• Brief 1
From the passage on Medicare blood pressure medication, reproduce verbatim the span that begins at the words containing "According to CDC" and ends at "the drugs completely.".
• Brief 2
In the passage on Medicare blood pressure medication, how many Medicare Part D enrollees did the study analyze, and for which year?

• Source passage
###

Almost 5 million Medicare enrollees are not taking their blood pressure medication as directed, exposing themselves to the risk of experiencing heart disease, stroke, kidney disease, and in some cases, even death, a new report from the U.S. Centers for Disease Control and Prevention (CDC) has shown.
According to CDC Director Tom Frieden, heart disease and strokes account for about one of every three deaths in the United States — killing nearly 800,000 people every year. The study, published Tuesday in the CDC’s Morbidity and Mortality Weekly Report, analyzed 18.5 million Medicare Part D enrollees in 2014, to find that more than a quarter of these either skipped doses or stopped taking the drugs completely.
“That’s particularly troubling, because other research indicates that up to 25 percent of new prescriptions for blood pressure medicine are never even filled in the first place,” HealthDay News quoted Frieden as saying. “Of those prescribed those regimens, maybe a quarter don't even start them, and now we're finding that another quarter don't continue them.”
According to the CDC, seven out of 10 American adults, aged 65 and older, have high blood pressure — with only a little more than half having kept the condition under control.

###

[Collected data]
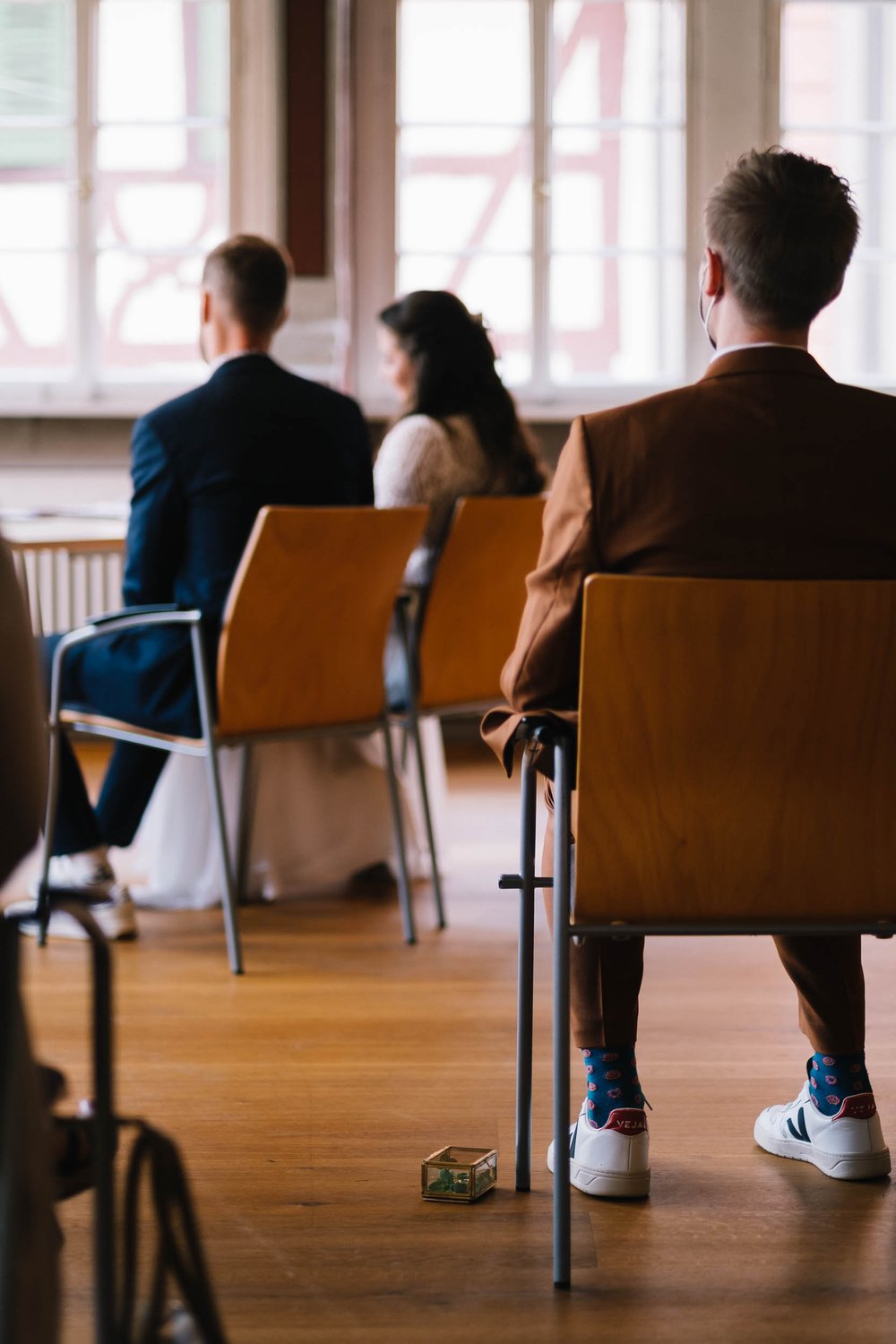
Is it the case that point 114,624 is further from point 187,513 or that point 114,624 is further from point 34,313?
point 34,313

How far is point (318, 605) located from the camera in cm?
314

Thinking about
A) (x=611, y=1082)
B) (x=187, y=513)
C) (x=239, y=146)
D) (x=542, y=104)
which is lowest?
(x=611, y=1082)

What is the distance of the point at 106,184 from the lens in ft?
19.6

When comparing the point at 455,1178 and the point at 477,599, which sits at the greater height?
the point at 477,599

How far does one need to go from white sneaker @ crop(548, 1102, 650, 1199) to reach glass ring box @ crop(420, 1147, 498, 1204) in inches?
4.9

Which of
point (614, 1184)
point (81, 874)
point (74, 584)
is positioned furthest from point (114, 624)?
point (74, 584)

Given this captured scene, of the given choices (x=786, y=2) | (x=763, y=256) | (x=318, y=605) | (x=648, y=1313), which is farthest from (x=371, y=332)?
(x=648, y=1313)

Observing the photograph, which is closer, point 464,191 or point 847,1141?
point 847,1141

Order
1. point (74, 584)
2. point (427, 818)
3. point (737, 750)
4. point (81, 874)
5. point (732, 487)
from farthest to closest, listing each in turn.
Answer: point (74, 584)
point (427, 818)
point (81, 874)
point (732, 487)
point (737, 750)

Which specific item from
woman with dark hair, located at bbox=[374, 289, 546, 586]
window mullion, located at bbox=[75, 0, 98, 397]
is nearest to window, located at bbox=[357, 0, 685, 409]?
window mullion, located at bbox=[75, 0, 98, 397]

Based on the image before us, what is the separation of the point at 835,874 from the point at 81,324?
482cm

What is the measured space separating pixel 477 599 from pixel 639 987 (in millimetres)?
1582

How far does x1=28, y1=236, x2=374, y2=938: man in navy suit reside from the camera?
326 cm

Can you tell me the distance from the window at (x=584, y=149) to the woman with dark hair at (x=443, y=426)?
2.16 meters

###

• Solution 1
According to CDC Director Tom Frieden, heart disease and strokes account for about one of every three deaths in the United States — killing nearly 800,000 people every year. The study, published Tuesday in the CDC’s Morbidity and Mortality Weekly Report, analyzed 18.5 million Medicare Part D enrollees in 2014, to find that more than a quarter of these either skipped doses or stopped taking the drugs completely.

• Solution 2
18.5 million enrollees, in 2014.